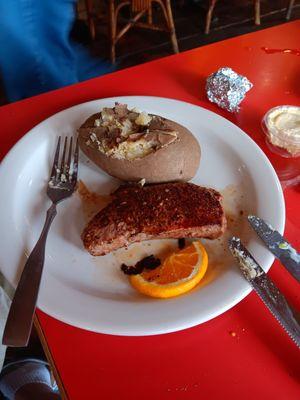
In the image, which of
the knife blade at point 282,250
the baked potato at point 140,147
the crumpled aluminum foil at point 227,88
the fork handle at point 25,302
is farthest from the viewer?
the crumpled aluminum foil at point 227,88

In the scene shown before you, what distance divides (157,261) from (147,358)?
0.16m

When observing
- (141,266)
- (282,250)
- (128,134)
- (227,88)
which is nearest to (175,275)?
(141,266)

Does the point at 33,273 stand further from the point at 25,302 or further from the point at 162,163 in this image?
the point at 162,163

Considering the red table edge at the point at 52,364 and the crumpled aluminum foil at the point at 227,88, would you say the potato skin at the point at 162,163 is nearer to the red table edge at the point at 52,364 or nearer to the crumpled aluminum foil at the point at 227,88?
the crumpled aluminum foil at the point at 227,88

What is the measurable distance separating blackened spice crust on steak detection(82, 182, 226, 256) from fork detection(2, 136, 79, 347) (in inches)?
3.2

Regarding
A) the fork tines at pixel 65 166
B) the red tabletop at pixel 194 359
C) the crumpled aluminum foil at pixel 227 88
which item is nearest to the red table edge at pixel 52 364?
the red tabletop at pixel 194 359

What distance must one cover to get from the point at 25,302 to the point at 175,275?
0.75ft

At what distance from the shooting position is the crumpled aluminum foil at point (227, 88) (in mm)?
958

———

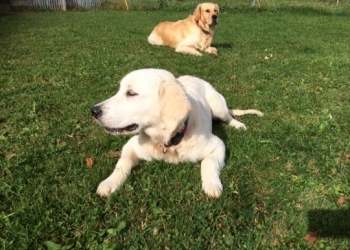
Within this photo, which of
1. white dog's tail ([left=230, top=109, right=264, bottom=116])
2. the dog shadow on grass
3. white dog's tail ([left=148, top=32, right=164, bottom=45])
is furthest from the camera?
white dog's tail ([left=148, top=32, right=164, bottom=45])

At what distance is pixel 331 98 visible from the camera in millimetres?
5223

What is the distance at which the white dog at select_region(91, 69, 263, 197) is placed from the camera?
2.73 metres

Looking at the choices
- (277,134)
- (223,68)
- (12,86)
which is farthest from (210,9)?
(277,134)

———

### Exercise
List each line of the records above that contains the string "edge". Case counts.

### Exercise solution
Considering the red table edge at the point at 52,364 and the crumpled aluminum foil at the point at 227,88, would you say the potato skin at the point at 162,163 is nearer to the red table edge at the point at 52,364 or nearer to the crumpled aluminum foil at the point at 227,88?
which item is nearest to the red table edge at pixel 52 364?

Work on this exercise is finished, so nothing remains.